I can't figure out how to solve it.
The sequence is : $(n^2+n+1)*[\frac {2019}{n^2+n+1}]$
I tried using the formula $x-1\lt [x] \le x$ and find the limit using the squeeze theorem.
so I get $\frac {2019}{n^2+n+1} -1 \lt [\frac {2019}{n^2+n+1}] \le \frac {2019}{n^2+n+1}$ , multyipling each side by ($n^2+n+1$).
$2019-(n^2+n+1) \lt (n^2+n+1)[\frac {2019}{n^2+n+1}] \le 2019$.
well , $\lim_{n\to \infty} (2019-(n^2+n+1)) = -\infty $.

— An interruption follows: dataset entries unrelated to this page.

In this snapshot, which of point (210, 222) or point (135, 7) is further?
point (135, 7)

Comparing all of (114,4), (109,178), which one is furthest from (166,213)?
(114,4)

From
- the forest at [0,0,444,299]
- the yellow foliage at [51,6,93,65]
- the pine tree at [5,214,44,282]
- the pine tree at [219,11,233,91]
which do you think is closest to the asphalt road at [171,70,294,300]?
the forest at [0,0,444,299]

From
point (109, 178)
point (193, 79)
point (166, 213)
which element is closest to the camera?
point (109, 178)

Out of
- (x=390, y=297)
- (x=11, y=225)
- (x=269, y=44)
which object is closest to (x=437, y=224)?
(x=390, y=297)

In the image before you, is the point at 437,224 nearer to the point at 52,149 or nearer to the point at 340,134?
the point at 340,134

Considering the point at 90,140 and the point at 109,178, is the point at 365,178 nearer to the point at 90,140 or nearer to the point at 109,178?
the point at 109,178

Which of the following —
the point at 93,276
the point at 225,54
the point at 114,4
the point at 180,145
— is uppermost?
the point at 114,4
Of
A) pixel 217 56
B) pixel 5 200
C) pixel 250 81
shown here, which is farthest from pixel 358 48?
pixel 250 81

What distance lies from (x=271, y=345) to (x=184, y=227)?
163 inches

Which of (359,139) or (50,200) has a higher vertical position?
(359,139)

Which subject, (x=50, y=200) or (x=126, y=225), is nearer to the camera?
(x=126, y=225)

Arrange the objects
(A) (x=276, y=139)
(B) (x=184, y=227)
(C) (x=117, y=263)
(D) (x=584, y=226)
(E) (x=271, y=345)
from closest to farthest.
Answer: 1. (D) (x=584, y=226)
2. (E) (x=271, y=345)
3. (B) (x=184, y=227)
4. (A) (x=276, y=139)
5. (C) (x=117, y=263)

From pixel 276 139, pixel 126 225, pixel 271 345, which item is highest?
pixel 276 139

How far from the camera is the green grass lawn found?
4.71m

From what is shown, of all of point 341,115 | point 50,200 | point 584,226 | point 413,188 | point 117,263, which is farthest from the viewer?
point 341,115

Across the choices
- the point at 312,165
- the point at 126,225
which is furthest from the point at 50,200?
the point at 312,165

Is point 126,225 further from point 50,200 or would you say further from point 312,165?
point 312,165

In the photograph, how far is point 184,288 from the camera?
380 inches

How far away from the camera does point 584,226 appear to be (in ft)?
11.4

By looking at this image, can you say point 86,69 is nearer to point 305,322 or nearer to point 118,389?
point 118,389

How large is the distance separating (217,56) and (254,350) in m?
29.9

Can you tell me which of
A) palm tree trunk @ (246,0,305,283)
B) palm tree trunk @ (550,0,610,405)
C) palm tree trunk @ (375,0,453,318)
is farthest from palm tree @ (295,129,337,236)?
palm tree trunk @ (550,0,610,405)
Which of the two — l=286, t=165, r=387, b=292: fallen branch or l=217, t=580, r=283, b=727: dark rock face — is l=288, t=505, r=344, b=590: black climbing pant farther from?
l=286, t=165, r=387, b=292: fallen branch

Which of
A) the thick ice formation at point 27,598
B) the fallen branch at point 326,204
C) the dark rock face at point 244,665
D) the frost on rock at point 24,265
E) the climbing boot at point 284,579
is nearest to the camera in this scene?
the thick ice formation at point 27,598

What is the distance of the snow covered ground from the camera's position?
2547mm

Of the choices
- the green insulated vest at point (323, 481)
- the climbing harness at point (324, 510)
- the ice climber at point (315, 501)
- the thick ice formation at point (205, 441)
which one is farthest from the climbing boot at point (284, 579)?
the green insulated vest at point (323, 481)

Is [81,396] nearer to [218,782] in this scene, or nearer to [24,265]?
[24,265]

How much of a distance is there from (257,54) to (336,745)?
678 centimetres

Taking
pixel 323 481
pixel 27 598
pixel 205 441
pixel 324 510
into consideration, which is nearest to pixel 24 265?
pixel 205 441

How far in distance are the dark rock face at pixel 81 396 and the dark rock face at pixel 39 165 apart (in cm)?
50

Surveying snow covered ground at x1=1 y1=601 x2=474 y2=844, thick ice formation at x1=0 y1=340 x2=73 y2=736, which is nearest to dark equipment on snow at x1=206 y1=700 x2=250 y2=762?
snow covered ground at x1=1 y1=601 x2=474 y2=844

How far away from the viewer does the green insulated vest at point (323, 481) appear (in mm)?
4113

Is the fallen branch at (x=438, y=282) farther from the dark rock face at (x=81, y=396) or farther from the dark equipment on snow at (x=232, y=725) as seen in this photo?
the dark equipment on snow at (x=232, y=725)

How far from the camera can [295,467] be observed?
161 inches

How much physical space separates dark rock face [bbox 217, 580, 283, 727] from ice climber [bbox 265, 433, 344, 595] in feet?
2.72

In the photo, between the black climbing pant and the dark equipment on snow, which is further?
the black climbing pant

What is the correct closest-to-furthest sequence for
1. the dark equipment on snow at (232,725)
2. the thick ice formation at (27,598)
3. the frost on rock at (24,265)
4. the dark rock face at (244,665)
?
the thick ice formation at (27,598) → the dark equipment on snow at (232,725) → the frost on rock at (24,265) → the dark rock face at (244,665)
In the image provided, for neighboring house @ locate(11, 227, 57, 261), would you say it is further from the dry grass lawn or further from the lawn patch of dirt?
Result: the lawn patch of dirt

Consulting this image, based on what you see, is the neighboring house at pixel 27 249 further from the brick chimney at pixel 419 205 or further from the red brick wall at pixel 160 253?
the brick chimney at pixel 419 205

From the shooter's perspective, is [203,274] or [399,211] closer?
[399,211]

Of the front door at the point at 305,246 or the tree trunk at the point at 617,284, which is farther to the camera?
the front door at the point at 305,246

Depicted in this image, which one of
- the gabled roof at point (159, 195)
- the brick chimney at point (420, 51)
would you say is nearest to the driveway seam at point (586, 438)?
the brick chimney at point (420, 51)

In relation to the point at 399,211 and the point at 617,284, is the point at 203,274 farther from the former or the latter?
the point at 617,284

$\lim_{n\to \infty} 2019 = 2019$
No common limit between them , so I can't use the squeeze theorem.
Thank you
You say ceiling, but you use the definition of floor. Ok, so:
if you meant floor
The floor of $[\frac{2019}{n^2+n+1}]=0$ is identically zero for $n$ big enough (say $n>2019$). So your sequence looks like $a_1, \dots, a_{2019}, 0, 0, 0, 0, 0, \dots$
In particular, then, its limit for $n \to \infty$ is $0$.
if you meant ceiling
Here things are more interesting. Note that $n \leq [n]$. Now you have an indeterminate form because $[\frac{2019}{n^2+n+1}] =1$ but $[\lim_{n \to \infty} \frac{2019}{n^2+n+1}] = [0] = 0$.
What you can do is consider the following:
$$ (n^2+n+1) \frac{2019}{n^2+n+1} \leq (n^2+n+1) \left[\frac{2019}{n^2+n+1}\right]$$
which tells you that the limit cannot be zero, as the sequence is uniformly bigger than $2019$.
Now note that for big enough $n$ (just as before, take $n>2019$), $$(n^2+n+1) \left[\frac{2019}{n^2+n+1}\right] = n^2+n+1$$
since the quantity inside the brackets is nonzero, but certainly smaller than $1$, so its ceiling is $1$. In particular then your sequence gets arbitrarily big: for any number $M>0$, there is $N$ such that for all $n>N$ you have that $a_n > M$, so the limit is $+\infty$.